Lo de June Squibb merece párrafo propio: veterana actriz con una carrera
forjada en Broadway, amiga íntima de la no menos grande Margo Martindale (quien
hubiese merecido ser candidata al Oscar por Agosto
(2013), antes que Julia Roberts), fue ésta la que le advirtió sobre el guión,
tras haberlo leído y considerado pero resultar demasiado joven para el rol.

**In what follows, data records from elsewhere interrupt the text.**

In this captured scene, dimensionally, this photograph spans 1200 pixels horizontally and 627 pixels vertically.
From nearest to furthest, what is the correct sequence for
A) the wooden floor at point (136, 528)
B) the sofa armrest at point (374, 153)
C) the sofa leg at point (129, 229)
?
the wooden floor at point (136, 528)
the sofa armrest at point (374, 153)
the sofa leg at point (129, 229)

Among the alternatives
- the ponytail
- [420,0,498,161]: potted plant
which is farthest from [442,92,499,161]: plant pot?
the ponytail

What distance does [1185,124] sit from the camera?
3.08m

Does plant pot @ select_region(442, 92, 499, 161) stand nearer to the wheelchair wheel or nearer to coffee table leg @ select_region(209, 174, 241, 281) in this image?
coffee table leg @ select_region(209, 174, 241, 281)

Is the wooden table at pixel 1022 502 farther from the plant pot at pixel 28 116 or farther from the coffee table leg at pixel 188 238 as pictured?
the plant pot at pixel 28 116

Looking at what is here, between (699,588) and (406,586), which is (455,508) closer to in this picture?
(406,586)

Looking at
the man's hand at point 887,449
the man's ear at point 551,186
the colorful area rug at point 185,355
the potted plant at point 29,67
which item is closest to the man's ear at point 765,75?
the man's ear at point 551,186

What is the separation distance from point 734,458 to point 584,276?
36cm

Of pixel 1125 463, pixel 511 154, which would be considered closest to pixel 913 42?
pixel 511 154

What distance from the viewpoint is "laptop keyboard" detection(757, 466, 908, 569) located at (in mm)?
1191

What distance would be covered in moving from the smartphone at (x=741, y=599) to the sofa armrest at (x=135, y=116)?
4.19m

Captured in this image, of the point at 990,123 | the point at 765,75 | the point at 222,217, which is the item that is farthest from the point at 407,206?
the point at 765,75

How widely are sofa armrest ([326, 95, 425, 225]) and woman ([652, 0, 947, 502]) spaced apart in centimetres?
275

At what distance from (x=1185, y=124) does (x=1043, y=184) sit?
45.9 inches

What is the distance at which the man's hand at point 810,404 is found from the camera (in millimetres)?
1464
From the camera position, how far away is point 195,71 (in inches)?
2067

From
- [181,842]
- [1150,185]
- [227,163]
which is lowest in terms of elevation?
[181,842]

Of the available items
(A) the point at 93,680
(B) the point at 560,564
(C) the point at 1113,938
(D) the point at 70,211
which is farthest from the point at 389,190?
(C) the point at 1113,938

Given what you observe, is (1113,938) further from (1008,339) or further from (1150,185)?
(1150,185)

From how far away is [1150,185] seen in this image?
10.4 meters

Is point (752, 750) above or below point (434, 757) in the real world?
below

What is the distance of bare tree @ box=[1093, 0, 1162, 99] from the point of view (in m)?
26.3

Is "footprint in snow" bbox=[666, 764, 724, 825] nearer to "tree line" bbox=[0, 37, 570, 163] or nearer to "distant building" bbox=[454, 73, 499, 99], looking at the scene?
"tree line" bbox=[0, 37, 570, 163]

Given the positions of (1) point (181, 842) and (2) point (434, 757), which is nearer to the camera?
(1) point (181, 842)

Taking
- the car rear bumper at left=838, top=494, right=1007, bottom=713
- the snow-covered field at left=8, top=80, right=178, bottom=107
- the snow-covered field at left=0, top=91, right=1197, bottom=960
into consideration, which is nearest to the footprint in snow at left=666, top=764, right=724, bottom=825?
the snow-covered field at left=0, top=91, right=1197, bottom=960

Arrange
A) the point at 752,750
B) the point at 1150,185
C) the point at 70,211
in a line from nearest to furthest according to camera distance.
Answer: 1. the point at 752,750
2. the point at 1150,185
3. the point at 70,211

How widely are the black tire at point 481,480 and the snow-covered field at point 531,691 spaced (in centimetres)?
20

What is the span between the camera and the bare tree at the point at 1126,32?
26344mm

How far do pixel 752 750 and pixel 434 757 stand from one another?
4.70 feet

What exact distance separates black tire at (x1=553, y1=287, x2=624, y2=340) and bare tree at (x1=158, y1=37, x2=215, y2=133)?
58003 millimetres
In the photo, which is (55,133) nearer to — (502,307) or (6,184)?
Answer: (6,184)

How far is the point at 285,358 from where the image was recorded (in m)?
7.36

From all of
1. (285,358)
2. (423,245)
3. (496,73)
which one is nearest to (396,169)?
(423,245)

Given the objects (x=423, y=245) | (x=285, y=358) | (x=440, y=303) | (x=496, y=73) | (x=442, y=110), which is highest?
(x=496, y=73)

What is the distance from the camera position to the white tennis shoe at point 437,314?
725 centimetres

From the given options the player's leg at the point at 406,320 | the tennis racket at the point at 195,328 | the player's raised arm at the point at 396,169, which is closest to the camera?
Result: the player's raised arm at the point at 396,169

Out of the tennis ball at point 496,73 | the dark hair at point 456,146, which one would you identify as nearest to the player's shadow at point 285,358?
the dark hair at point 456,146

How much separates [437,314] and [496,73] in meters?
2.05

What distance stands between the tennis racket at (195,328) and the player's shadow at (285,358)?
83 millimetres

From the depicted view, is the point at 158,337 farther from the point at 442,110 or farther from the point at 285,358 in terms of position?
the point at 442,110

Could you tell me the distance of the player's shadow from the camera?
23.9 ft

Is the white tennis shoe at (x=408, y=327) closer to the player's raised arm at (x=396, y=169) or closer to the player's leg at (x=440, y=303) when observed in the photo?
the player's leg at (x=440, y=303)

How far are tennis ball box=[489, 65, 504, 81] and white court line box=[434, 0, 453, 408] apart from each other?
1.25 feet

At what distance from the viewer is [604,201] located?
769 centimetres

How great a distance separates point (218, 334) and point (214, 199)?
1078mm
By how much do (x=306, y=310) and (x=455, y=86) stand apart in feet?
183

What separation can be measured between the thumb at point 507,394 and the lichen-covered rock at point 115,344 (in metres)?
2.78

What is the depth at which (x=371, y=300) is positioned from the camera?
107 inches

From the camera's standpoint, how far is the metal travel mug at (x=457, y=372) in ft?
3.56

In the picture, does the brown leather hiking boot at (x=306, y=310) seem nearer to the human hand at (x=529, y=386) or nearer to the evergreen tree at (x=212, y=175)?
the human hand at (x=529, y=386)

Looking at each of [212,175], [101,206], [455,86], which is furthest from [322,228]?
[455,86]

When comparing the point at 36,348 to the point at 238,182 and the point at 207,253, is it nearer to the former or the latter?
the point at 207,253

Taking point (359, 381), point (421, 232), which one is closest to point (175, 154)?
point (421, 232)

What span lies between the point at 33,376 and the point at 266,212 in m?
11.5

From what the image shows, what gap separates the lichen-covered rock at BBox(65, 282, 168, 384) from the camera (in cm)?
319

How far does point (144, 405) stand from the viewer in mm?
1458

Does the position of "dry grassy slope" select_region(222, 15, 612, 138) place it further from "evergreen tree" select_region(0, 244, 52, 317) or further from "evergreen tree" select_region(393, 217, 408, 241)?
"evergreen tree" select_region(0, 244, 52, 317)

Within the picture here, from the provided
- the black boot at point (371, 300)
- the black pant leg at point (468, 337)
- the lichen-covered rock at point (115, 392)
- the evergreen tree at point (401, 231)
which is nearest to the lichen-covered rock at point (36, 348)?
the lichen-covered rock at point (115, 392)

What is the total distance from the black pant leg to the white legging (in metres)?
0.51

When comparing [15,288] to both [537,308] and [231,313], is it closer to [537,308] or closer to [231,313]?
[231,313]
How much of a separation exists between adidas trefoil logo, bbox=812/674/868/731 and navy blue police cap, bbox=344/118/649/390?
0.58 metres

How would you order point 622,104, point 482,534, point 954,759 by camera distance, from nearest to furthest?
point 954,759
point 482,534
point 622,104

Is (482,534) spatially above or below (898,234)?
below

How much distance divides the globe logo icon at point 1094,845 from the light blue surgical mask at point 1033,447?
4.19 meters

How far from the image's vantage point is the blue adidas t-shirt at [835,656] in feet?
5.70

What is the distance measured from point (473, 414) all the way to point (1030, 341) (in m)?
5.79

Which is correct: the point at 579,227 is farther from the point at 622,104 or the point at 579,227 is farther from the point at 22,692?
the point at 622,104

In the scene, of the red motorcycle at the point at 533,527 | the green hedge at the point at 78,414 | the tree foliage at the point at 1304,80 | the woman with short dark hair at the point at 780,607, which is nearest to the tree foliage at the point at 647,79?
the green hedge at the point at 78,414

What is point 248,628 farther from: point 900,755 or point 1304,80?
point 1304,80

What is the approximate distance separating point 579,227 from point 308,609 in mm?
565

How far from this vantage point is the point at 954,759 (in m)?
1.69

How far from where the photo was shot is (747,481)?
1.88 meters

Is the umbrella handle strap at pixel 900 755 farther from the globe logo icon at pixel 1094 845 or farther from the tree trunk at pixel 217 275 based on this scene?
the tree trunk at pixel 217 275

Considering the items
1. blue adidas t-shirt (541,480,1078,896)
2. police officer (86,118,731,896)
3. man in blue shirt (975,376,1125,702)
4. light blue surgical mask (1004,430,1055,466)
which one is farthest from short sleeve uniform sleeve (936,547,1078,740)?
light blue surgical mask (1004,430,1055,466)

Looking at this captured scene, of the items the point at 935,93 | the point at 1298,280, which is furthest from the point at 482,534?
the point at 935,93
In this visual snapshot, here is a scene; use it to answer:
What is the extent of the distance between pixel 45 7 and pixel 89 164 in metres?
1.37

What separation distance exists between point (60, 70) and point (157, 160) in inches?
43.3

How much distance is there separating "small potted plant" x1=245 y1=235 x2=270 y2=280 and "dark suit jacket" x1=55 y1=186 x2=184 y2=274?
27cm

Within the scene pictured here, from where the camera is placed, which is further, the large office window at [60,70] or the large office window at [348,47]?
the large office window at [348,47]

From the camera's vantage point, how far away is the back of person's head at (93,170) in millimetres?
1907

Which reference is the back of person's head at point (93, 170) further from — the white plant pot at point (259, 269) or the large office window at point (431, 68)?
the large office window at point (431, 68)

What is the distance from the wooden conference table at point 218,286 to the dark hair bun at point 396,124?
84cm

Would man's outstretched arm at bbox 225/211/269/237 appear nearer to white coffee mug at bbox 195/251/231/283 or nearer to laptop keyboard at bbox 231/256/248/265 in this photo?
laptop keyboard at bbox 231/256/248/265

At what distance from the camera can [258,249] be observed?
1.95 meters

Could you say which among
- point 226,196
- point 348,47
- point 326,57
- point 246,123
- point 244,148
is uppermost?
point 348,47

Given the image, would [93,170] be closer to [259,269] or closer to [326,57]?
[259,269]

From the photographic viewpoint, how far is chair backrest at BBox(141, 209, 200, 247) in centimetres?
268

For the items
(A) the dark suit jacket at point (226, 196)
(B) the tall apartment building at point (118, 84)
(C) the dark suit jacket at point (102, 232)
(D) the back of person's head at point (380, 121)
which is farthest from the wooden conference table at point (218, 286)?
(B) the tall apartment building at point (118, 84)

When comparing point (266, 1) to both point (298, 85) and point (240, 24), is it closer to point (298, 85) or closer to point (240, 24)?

Squibb, quien ya había trabajado con Payne en A propósito de Schmidt (una breve aparición, puesto que era la
mujer del protagonista, cuya muerte propicia toda la historia posterior),
venció las reticencias del director y se apoderó del personaje, convirtiéndose
en una roba escenas desde su total asunción de esta mujer que se impone por
derecho propio, porque la vida que tanto la ha maltratado así se lo consiente
ahora, una mujer con un fino sentido del humor que viene para cobrar cualquier
tipo de cuenta pendiente, escéptica como pocas, quien no necesita alterarse
para decir verdades como puños, colocando cada frase con maestría, diciendo las
palabras justas, dosificando la ternura, conmoviendo con un mero movimiento de
manos, con una mirada empañada de nostalgia, de amor, de lo que se perdió, de
lo que no volverá, con un regocijo ante lo que para muchos podría ser una victoria
pírrica o tardía pero que ella vive como el triunfo más absoluto; son múltiples
e inacabables los muchos momentos que regala y que se graban para siempre en la
memoria del espectador, del mismo modo que lo hace todo el filme, un prodigio
de equilibrio, de síntesis, de economía narrativa, de profundidad, de estudio
del ser humano, de apabullante sencillez, en definitiva, una lección
cinematográfica, una lección de vida.